Wow! This link is very helpful. I took a look and also found my dog's food here. These are the kinds of things new expats just don't know about such as where to get basic things like dog food or leashes, if needed. There are the big box stores you are used to but don't know the names of ones overseas - particularly for the European stores. I'm in the US. 

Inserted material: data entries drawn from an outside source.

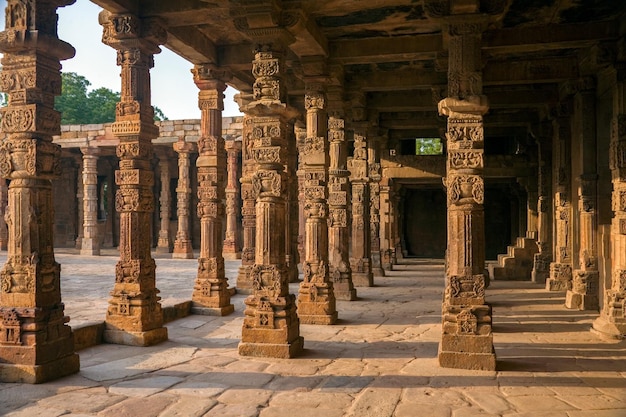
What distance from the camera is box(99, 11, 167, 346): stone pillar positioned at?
8359mm

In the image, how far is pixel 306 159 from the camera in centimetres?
1027

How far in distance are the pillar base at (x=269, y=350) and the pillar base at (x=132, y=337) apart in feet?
5.05

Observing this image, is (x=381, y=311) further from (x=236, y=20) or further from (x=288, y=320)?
(x=236, y=20)

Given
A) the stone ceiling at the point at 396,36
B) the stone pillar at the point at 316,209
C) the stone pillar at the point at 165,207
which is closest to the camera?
the stone ceiling at the point at 396,36

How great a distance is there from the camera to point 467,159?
7020mm

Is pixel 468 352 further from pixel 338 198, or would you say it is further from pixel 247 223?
pixel 247 223

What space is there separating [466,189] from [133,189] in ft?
15.5

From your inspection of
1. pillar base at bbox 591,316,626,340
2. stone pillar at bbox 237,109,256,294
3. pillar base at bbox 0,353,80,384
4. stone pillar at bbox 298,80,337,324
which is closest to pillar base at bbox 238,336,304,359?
pillar base at bbox 0,353,80,384

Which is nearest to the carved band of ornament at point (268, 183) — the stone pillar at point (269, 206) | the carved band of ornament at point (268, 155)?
the stone pillar at point (269, 206)

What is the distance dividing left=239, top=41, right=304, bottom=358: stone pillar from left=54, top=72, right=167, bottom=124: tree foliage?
39.0m

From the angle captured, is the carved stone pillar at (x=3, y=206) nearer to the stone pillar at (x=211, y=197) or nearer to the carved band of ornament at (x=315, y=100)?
the stone pillar at (x=211, y=197)

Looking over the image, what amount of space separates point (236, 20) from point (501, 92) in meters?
8.50

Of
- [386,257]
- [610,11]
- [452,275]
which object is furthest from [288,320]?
[386,257]

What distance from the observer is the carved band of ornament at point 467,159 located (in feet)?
23.0
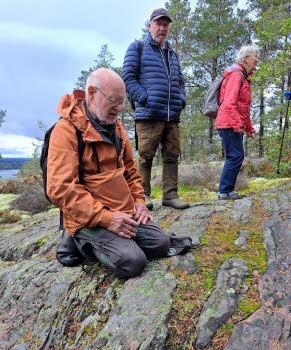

What is this store? Is it sort of a Target equivalent in Spain? It seems like they have good prices, too. 

Thank you!


----------



## Rvgirl42 (May 27, 2020)

Rvgirl42 said:


> Wow! This link is very helpful. I took a look and also found my dog's food here. These are the kinds of things new expats just don't know about such as where to get basic things like dog food or leashes, if needed. There are the big box stores you are used to but don't know the names of ones overseas - particularly for the European stores. I'm in the US.
> 
> What is this store? Is it sort of a Target equivalent in Spain? It seems like they have good prices, too.
> 
> Thank you!


Just had to add that this website really took a lot of stress off me. Thanks again. They have a delivery membership, as well. I was concerned about getting pots, pans, a mattress, etc., and really in this day and age I don't have to interact with anyone. I can order a lot of basic things online from there and have them delivered. Furniture I would want to see in person but I can't tell you how much I appreciate this. Prices are good, even without the sale. Some comparable to the US and some cheaper.


----------



## kalohi (May 6, 2012)

Rvgirl42 said:


> Wow! This link is very helpful. I took a look and also found my dog's food here. These are the kinds of things new expats just don't know about such as where to get basic things like dog food or leashes, if needed. There are the big box stores you are used to but don't know the names of ones overseas - particularly for the European stores. I'm in the US.
> 
> What is this store? Is it sort of a Target equivalent in Spain? It seems like they have good prices, too.
> 
> Thank you!


No, El Corte Inglés is not sort of a Target! It's a big department store, but it's upscale and also generally pricey.They have a lower cost version more on par with Target which is called Hipercor. Other big box stores more like Target or Walmart would be Carrefour and Alcampo. They all have online ordering.


----------



## CltFlyboy (Feb 11, 2020)

We were amazed at how much variety El Corte Ingles has when we went to the one in Tarragona a year and a half ago. You're from the US, so imagine taking Whole Foods, Lowe's or Home Depot, Macy's and a bunch more stores and putting them under one roof. We were impressed - they seemed to have everything and more.


----------



## Chopera (Apr 22, 2013)

I believe El Corte Inglés is the biggest department store chain in Europe. I've always been impressed with how they manage to provide everything you could wish for, without resorting to a "stack 'em high, sell 'em cheap" philosophy. Yes you do pay a bit extra there, but you generally get a better qulaity of product and service along with it.


----------



## xicoalc (Apr 20, 2010)

Chopera said:


> I believe El Corte Inglés is the biggest department store chain in Europe. I've always been impressed with how they manage to provide everything you could wish for, without resorting to a "stack 'em high, sell 'em cheap" philosophy. Yes you do pay a bit extra there, but you generally get a better quality of product and service along with it.


Service tends to be very good in el corte inglés. I do tend to do christmas shopping (or some) there because they wrap it for you!! When we got married, we used their travel agency for the honeymoon and they organised every little detail including some surprises for us during the week and were very attentive. We also always buy our christmas jamón there too... and they are great, my OH likes more tocino and they actually cut it so we can see inside before we buy it! 

For furniture they are a bit pricey on things like beds, sofas etc. But there are lower cost big chain places such as conforama which have pretty much everything you need to kt out a house.


----------



## Max Rigger (Aug 2, 2020)

The Ikea Spain website is multilanguage so click English. Google chrome browser translates sites to English.


----------



## NickZ (Jun 26, 2009)

Max Rigger said:


> The Ikea Spain website is multilanguage so click English. Google chrome browser translates sites to English.


If you do that you'll never learn the local words.


----------